On the line after the printf where it looks like they’re getting status strings for returns… it looks like there is are three ternary options. Is that right? How does that work?
m = n
? /* if (n != 0) */
/* adds index.html if path ends with "/" (means the filename is omitted), otherwise copies zero */
strcpy(b+i-1,b[i-2]-'/'?"":"index.html"),
/* log the requested filename to stdout */
printf("%s\n",b+5),
/* if "/." is in the path or an error occurred while opening the file */
strstr(b,"/.")||!(f=fopen(b+5,"rb"))
? "404 Not Found"
: "200 OK"
: "501 Not Implemented"; /* if (n == 0) */
By filtering filenames with "/." I prevent exploits with ".." and also don't allow to read files starting with a dot, these are hidden files in Unix-like OS.
Just fired up the server and that does indeed break it.
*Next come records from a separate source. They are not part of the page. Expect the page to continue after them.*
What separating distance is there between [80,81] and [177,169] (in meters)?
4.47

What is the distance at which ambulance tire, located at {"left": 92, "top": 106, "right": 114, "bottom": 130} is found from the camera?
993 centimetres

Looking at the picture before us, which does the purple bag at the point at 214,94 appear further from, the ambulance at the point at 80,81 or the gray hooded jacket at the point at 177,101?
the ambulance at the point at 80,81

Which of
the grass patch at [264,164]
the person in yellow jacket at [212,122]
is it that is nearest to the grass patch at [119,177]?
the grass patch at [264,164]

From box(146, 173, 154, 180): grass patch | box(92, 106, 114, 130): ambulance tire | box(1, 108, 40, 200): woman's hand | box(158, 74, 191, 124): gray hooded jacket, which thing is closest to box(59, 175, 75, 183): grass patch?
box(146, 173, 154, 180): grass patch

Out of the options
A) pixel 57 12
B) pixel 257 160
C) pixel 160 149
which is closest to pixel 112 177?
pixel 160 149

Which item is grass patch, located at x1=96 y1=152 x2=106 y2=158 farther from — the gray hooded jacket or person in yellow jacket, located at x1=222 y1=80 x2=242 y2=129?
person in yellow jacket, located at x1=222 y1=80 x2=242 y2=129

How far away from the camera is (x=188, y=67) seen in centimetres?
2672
I suppose openat2 with RESOLVE_BENEATH and AT_FDCWD would be a bullet-proof fix, but that's not very codegolf.
Actually it's the job of the operating system to handle file system authorizations. It's just the case that we have shitty default configurations for operating operating systems which allows a lot of ambient authority.
I was surprised to read that this is actually a totally valid HTTP/1.1 application, according to the RFC. The only thing you need is the status line (http version, status code, status message, CRLF) and then the message body.
It's neat, but I don't believe it is a compliant implementation of HTTP/1.1 (or 1.0). For example, it does not handle percent-encoded characters in the request URI.[1][2]
Two CRLF pairs (one to terminate the status line, one to terminate the (empty) headers), which this is one CR short of. Trivially fixable, though it'd mess up the P slightly…
It says "22 lines of C", not "22 statements of C".
For this type of exercise it is assumed that some readability is going to be lost... just look at Perl golf competition. These tend to be written in a single line and it is not always given you are going to even be able to tell where statements start.
Sure, IOCCC exercises are ones in futility, in the same way that breaking a speed running record achieves nothing real-world useful. But that doesn't mean it isn't spectacular and damn impressive.
That's what I was going to say. If nondescript variable names and poor use of whitespace is obfuscation, a few of my friends could submit code they write every day.
It's cool if you can read code like this without issue. I'm chasing Kolmogorov complexity, rather than obfuscation. I add things like this to fill gaps in a specific shape.